Check the Limit Fee box. Enter the corresponding Limit Fee Amount equal to the Return Fee Amount.

8

Limit Fee Amount = Return Fee Amount = Contractual GRV Amount.

At this time, Contractual GRV cannot be entered using a PIW.

Entering Contractual GRV in a PIW

Step

Action

1

Select End of Term from the Timing drop-down on the EOT Options tab.

2

Select Return from the Option Type drop-down.

3

Enter Contractual GRV Amount in the Return Fee field.

4

Enter the same Contractual GRV Amount in the Limit Fee field.

5

Contractual GRV must be entered in both fields to accurately record the amount and have visibility in the UI for future review and editing.

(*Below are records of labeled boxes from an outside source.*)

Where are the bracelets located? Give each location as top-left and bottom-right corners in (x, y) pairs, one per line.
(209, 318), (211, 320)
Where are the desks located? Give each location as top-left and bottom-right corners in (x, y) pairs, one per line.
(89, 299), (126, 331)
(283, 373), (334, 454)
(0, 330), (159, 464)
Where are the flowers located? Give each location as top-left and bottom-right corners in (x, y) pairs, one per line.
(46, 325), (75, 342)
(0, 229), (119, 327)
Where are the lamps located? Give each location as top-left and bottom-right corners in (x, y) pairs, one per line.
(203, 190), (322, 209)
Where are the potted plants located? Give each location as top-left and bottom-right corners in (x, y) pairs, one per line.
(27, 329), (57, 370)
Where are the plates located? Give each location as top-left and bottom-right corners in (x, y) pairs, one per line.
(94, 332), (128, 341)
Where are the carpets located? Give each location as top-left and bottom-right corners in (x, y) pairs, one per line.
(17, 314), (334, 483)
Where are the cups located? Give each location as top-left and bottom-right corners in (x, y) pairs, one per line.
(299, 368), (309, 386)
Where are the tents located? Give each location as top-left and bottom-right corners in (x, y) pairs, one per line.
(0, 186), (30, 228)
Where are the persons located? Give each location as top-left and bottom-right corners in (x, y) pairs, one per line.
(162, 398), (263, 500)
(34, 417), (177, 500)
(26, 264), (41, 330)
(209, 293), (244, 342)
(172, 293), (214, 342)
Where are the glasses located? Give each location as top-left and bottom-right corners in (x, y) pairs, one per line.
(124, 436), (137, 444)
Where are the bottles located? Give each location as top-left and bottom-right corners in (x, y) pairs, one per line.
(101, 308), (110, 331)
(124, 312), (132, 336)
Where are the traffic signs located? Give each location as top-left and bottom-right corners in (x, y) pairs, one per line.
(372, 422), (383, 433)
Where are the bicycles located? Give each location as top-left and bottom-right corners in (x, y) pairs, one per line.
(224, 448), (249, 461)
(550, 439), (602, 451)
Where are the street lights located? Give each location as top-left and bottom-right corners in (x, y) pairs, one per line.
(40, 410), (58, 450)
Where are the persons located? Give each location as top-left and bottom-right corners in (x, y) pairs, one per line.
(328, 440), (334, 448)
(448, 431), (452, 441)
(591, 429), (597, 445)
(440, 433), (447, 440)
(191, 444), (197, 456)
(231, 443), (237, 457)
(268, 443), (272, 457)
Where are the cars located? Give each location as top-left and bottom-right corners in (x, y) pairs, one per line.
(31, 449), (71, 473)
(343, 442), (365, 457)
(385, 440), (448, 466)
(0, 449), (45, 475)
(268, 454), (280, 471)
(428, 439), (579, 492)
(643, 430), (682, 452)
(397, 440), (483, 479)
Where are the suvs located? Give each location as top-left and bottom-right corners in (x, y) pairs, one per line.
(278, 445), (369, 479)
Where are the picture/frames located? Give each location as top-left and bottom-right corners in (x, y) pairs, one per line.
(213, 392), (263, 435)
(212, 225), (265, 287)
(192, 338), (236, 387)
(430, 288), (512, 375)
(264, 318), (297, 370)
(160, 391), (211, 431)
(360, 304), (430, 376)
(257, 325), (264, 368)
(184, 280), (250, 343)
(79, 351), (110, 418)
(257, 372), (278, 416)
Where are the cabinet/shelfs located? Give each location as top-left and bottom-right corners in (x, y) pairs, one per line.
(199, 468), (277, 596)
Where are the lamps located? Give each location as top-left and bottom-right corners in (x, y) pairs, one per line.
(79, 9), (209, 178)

Note: Journal entries will only be generated if the Option Type is Return and the option is Reasonably Certain.

Entering Estimated GRV in the UI

Step

Action

1

Enter schedule details as usual in the Enter Schedule workspace.

2

Enter the EGRV in the Estimated Guaranteed Residual Value (GRV) field in the Book Deal workspace.

3

Book the deal.

4

In the case of a Modification, the EGRV is entered in the Modify Deal workspace on the Summary tile.

Entering Estimated GRV in a PIW

Step

Action

1

In a PIW, on the Schedule tab, enter the amount in the Estimated GRV field.

2

On the EOT Options tab, ensure the Option Type field is set to Return for this schedule.

3

Ensure the Reasonably Certain EOT Option field is marked Yes for this schedule.

4

Note: Journal entries will only be generated if the Option Type is Return and it is Reasonably Certain.